* [Directions]: Can you put every line of the listing below into a JSON list of strings, one string per line, with blank lines skipped and the pictures left out?

__________

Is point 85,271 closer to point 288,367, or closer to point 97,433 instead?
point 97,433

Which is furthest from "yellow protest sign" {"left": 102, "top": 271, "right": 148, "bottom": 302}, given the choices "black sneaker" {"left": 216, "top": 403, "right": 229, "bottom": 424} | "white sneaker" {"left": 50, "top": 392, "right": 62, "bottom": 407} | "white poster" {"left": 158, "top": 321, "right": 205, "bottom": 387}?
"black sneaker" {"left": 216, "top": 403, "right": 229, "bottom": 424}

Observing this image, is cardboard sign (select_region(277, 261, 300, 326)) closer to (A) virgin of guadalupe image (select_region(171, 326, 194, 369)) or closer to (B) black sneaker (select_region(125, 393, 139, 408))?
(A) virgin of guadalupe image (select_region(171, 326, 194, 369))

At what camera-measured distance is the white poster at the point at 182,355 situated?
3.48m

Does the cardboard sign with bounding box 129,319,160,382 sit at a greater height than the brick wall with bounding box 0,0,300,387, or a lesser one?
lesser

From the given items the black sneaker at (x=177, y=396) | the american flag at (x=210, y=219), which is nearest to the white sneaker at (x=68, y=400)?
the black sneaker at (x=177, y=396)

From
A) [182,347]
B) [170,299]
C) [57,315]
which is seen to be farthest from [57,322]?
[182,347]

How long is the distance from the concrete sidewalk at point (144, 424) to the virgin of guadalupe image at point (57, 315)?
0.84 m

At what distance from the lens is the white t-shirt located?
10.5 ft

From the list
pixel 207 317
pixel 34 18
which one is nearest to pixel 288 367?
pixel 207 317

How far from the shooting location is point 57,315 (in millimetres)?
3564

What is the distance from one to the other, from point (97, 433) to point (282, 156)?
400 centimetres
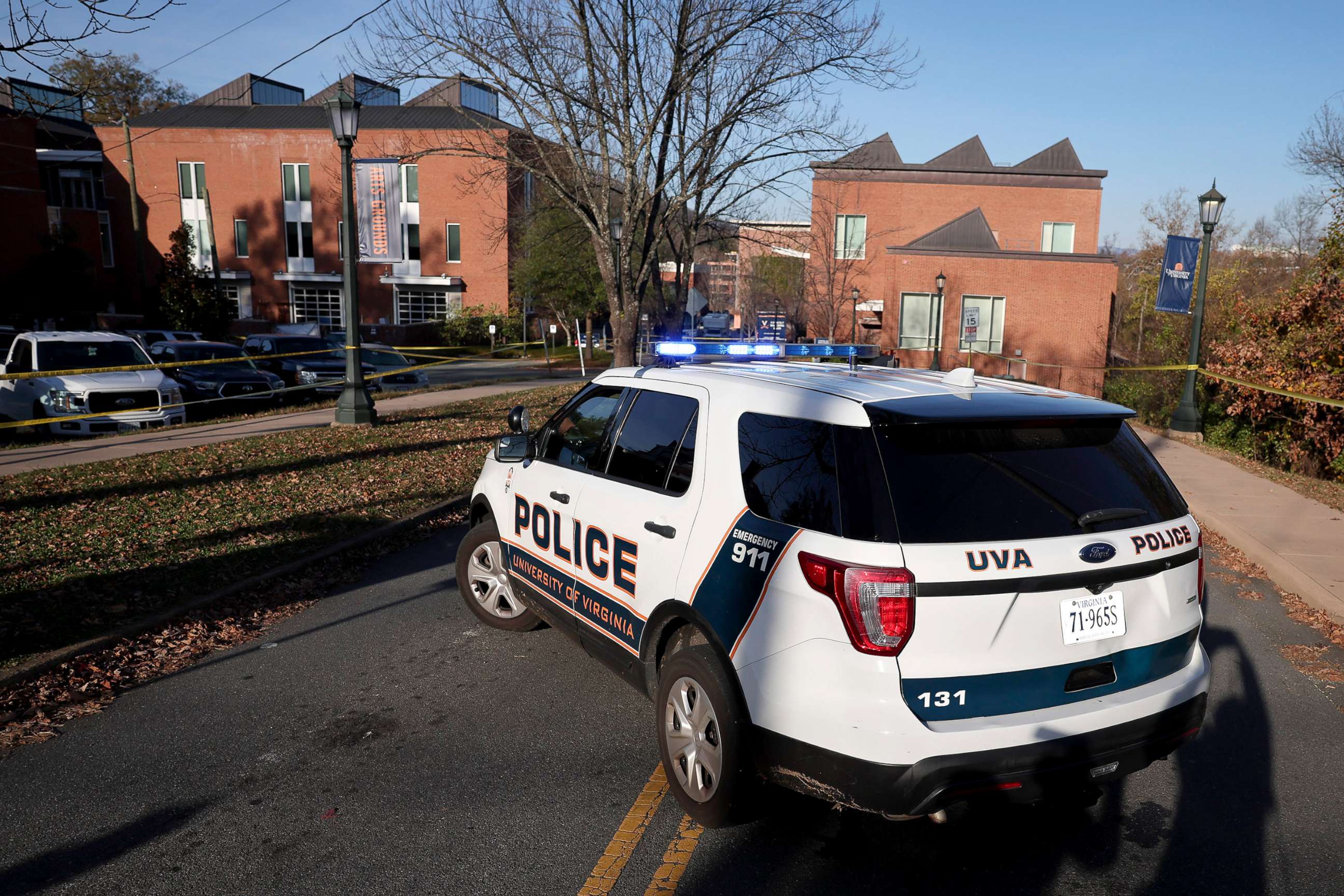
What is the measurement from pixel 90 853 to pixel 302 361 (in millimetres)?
22293

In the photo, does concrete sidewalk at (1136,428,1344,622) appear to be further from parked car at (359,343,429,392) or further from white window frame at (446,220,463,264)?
white window frame at (446,220,463,264)

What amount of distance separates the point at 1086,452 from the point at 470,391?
19.5m

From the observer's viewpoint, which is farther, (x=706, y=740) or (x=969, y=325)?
(x=969, y=325)

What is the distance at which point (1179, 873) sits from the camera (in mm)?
3566

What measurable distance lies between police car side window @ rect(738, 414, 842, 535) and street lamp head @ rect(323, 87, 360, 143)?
39.6 feet

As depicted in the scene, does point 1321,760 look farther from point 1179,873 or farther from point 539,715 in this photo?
point 539,715

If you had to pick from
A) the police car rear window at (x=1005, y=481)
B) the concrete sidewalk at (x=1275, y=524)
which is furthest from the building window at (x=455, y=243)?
the police car rear window at (x=1005, y=481)

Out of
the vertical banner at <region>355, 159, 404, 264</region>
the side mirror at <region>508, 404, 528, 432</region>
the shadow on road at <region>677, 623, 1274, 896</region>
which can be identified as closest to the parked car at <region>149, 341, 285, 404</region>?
the vertical banner at <region>355, 159, 404, 264</region>

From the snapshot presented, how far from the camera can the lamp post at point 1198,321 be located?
1705cm

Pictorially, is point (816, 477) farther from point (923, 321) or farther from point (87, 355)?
point (923, 321)

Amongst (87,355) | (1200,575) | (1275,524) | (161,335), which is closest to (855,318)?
(161,335)

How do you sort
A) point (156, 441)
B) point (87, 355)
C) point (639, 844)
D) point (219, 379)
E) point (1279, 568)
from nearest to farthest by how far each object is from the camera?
1. point (639, 844)
2. point (1279, 568)
3. point (156, 441)
4. point (87, 355)
5. point (219, 379)

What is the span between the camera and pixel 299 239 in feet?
178

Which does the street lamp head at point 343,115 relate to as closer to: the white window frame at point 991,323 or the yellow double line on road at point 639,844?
the yellow double line on road at point 639,844
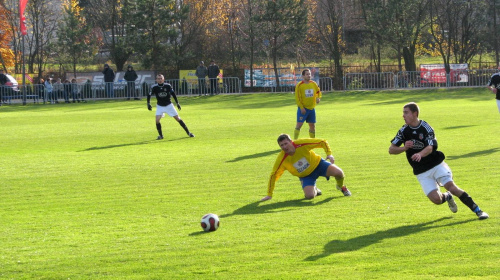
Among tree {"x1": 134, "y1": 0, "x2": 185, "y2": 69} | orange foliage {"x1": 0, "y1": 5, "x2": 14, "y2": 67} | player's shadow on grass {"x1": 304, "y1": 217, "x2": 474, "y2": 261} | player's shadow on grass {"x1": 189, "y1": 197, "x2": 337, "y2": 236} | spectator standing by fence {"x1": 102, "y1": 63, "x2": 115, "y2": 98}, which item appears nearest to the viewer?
player's shadow on grass {"x1": 304, "y1": 217, "x2": 474, "y2": 261}

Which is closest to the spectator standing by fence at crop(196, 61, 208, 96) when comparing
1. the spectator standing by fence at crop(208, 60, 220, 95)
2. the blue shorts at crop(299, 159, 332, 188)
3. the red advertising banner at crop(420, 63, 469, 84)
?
the spectator standing by fence at crop(208, 60, 220, 95)

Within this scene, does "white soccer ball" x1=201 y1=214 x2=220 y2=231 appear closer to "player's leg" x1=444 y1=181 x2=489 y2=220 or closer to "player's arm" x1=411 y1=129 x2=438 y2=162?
"player's arm" x1=411 y1=129 x2=438 y2=162

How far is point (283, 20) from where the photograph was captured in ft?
147

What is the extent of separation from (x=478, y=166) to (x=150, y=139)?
11205 mm

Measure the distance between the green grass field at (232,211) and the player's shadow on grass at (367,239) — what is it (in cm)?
2

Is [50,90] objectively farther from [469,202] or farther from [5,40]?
[469,202]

__________

* [The completed task]:
[
  "Is point 85,271 closer to point 288,367, or closer to point 97,433 instead?",
  "point 97,433",
  "Which is furthest from \"yellow protest sign\" {\"left\": 102, \"top\": 271, \"right\": 148, \"bottom\": 302}, given the choices \"black sneaker\" {\"left\": 216, \"top\": 403, \"right\": 229, \"bottom\": 424} | \"white sneaker\" {\"left\": 50, \"top\": 392, \"right\": 62, \"bottom\": 407} | \"white poster\" {\"left\": 158, \"top\": 321, \"right\": 205, \"bottom\": 387}?",
  "\"black sneaker\" {\"left\": 216, \"top\": 403, \"right\": 229, \"bottom\": 424}",
  "Observing this image, is cardboard sign (select_region(277, 261, 300, 326)) closer to (A) virgin of guadalupe image (select_region(171, 326, 194, 369)) or closer to (B) black sneaker (select_region(125, 393, 139, 408))?",
  "(A) virgin of guadalupe image (select_region(171, 326, 194, 369))",
  "At what camera-measured distance is the white poster at the point at 182,355 situated?",
  "3.48m",
  "Does the cardboard sign with bounding box 129,319,160,382 sit at a greater height than the brick wall with bounding box 0,0,300,387, or a lesser one?",
  "lesser",
  "From the given items the black sneaker at (x=177, y=396) | the american flag at (x=210, y=219), which is nearest to the white sneaker at (x=68, y=400)?",
  "the black sneaker at (x=177, y=396)",
  "From",
  "A) [182,347]",
  "B) [170,299]",
  "C) [57,315]",
  "which is seen to be farthest from [57,322]?",
  "[182,347]",
  "How long is the distance from the concrete sidewalk at point (144, 424) to the virgin of guadalupe image at point (57, 315)?",
  "0.84 m",
  "At what distance from the lens is the white t-shirt located?",
  "10.5 ft",
  "From the list",
  "pixel 207 317",
  "pixel 34 18",
  "which one is nearest to pixel 288 367?",
  "pixel 207 317",
  "How far from the shooting location is point 57,315 (in millimetres)?",
  "3564",
  "What is the distance from one to the other, from point (97, 433) to point (282, 156)?",
  "400 centimetres",
  "What is the measurement from pixel 90 853 to pixel 302 361 (in millimetres)?",
  "22293",
  "In the photo, does concrete sidewalk at (1136,428,1344,622) appear to be further from parked car at (359,343,429,392) or further from white window frame at (446,220,463,264)?",
  "white window frame at (446,220,463,264)",
  "What amount of distance separates the point at 1086,452 from the point at 470,391?",
  "19.5m",
  "From the observer's viewpoint, which is farther, (x=706, y=740) or (x=969, y=325)?",
  "(x=969, y=325)",
  "What is the distance at which point (1179, 873) sits from the camera (in mm)?",
  "3566",
  "What measurable distance lies between police car side window @ rect(738, 414, 842, 535) and street lamp head @ rect(323, 87, 360, 143)?",
  "39.6 feet",
  "As depicted in the scene, does point 1321,760 look farther from point 1179,873 or farther from point 539,715 in this photo?",
  "point 539,715",
  "If you had to pick from",
  "A) the police car rear window at (x=1005, y=481)",
  "B) the concrete sidewalk at (x=1275, y=524)",
  "which is furthest from the building window at (x=455, y=243)?",
  "the police car rear window at (x=1005, y=481)",
  "Out of",
  "the vertical banner at <region>355, 159, 404, 264</region>",
  "the side mirror at <region>508, 404, 528, 432</region>",
  "the shadow on road at <region>677, 623, 1274, 896</region>",
  "which can be identified as closest to the parked car at <region>149, 341, 285, 404</region>?",
  "the vertical banner at <region>355, 159, 404, 264</region>",
  "From the snapshot presented, how far from the camera can the lamp post at point 1198,321 be located?",
  "1705cm",
  "Pictorially, is point (816, 477) farther from point (923, 321) or farther from point (87, 355)?",
  "point (923, 321)",
  "Amongst (87,355) | (1200,575) | (1275,524) | (161,335), which is closest to (855,318)?",
  "(161,335)",
  "How do you sort",
  "A) point (156, 441)",
  "B) point (87, 355)",
  "C) point (639, 844)",
  "D) point (219, 379)",
  "E) point (1279, 568)",
  "from nearest to farthest by how far each object is from the camera?",
  "1. point (639, 844)",
  "2. point (1279, 568)",
  "3. point (156, 441)",
  "4. point (87, 355)",
  "5. point (219, 379)",
  "What is the span between the camera and pixel 299 239 in feet?",
  "178",
  "Which does the street lamp head at point 343,115 relate to as closer to: the white window frame at point 991,323 or the yellow double line on road at point 639,844?",
  "the yellow double line on road at point 639,844",
  "Among tree {\"x1\": 134, \"y1\": 0, \"x2\": 185, \"y2\": 69} | orange foliage {\"x1\": 0, \"y1\": 5, \"x2\": 14, \"y2\": 67} | player's shadow on grass {\"x1\": 304, \"y1\": 217, \"x2\": 474, \"y2\": 261} | player's shadow on grass {\"x1\": 189, \"y1\": 197, \"x2\": 337, \"y2\": 236} | spectator standing by fence {\"x1\": 102, \"y1\": 63, \"x2\": 115, \"y2\": 98}, which item appears nearest to the viewer?",
  "player's shadow on grass {\"x1\": 304, \"y1\": 217, \"x2\": 474, \"y2\": 261}",
  "Which is closest to the spectator standing by fence at crop(196, 61, 208, 96) when comparing",
  "1. the spectator standing by fence at crop(208, 60, 220, 95)",
  "2. the blue shorts at crop(299, 159, 332, 188)",
  "3. the red advertising banner at crop(420, 63, 469, 84)",
  "?",
  "the spectator standing by fence at crop(208, 60, 220, 95)",
  "Within this scene, does \"white soccer ball\" x1=201 y1=214 x2=220 y2=231 appear closer to \"player's leg\" x1=444 y1=181 x2=489 y2=220 or closer to \"player's arm\" x1=411 y1=129 x2=438 y2=162?",
  "\"player's arm\" x1=411 y1=129 x2=438 y2=162",
  "How far is point (283, 20) from where the photograph was captured in ft?",
  "147",
  "What is the extent of separation from (x=478, y=166) to (x=150, y=139)?",
  "11205 mm",
  "Measure the distance between the green grass field at (232,211) and the player's shadow on grass at (367,239) — what is it (in cm)?",
  "2",
  "Is [50,90] objectively farther from [469,202] or farther from [5,40]?",
  "[469,202]"
]